##### Provided text #####

- Ostler's Farm
- West Fen Location within Lincolnshire
- Interactive map of West Fen
- Area: 3.19 sq mi (8.3 km^{2})
- Population: 103 (2021)
- • Density: 32/sq mi (12/km^{2})
- OS grid reference: TF328569
- District: East Lindsey;
- Shire county: Lincolnshire;
- Region: East Midlands;
- Country: England
- Sovereign state: United Kingdom
- Settlements: Revesby Bridge; Stickney;
- Post town: BOSTON
- Postcode district: PE22
- Dialling code: 01205
- Police: Lincolnshire
- Fire: Lincolnshire
- Ambulance: East Midlands
- UK Parliament: Boston and Skegness;

= West Fen =

Civil parish in Lincolnshire, England

West Fen is a civil parish in the East Lindsey district of Lincolnshire, England. It is a sparsely populated Fenland parish located approximately 9 mi north of Boston and east of Coningsby, lying between the villages of Carrington, Medlam, New Bolingbroke, Revesby and Stickney. At the 2021 census, the parish had a population of 103.

== Geography ==
West Fen occupies low-lying, flat agricultural land typical of the Lincolnshire Fens, with elevations generally around 1 to 3 m above sea level. The landscape is dominated by arable farmland, drainage channels and dykes resulting from historic fen drainage schemes. The West Fen Catchwater Drain and the Medlam Drain form the principal eastern and western boundaries of the parish.

#####

■ Required task: Which villages does the West Fen article say the parish lies between? None of the rows are needed here.

##### Material #####

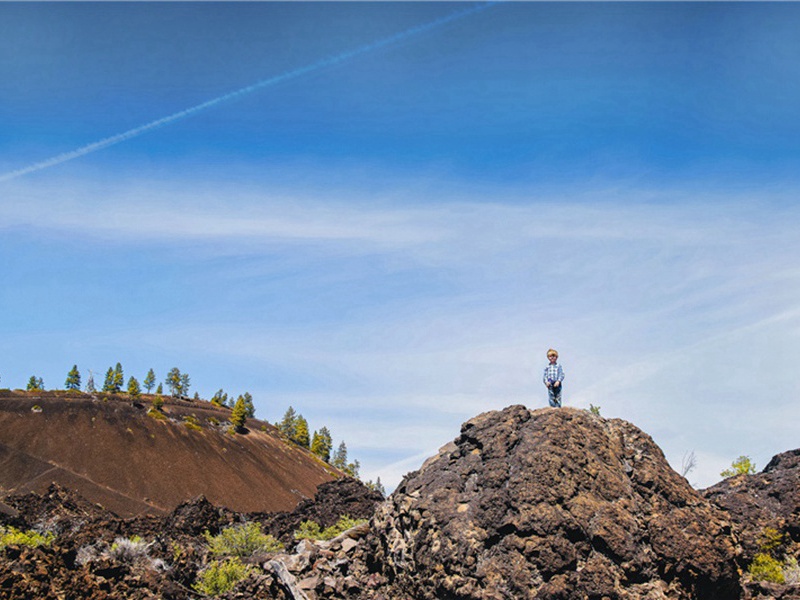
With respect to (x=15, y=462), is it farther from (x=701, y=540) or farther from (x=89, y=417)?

#####
##### Material #####

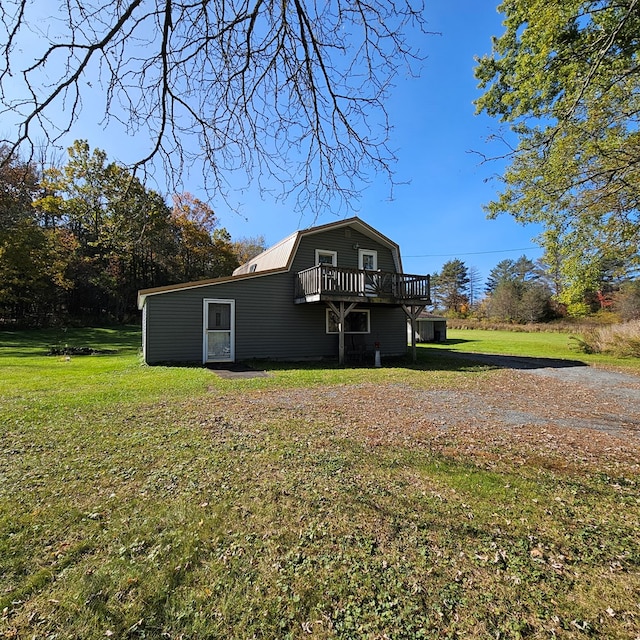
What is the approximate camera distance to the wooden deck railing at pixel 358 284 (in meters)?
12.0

#####

■ Solution for this exercise: Carrington, Medlam, New Bolingbroke, Revesby and Stickney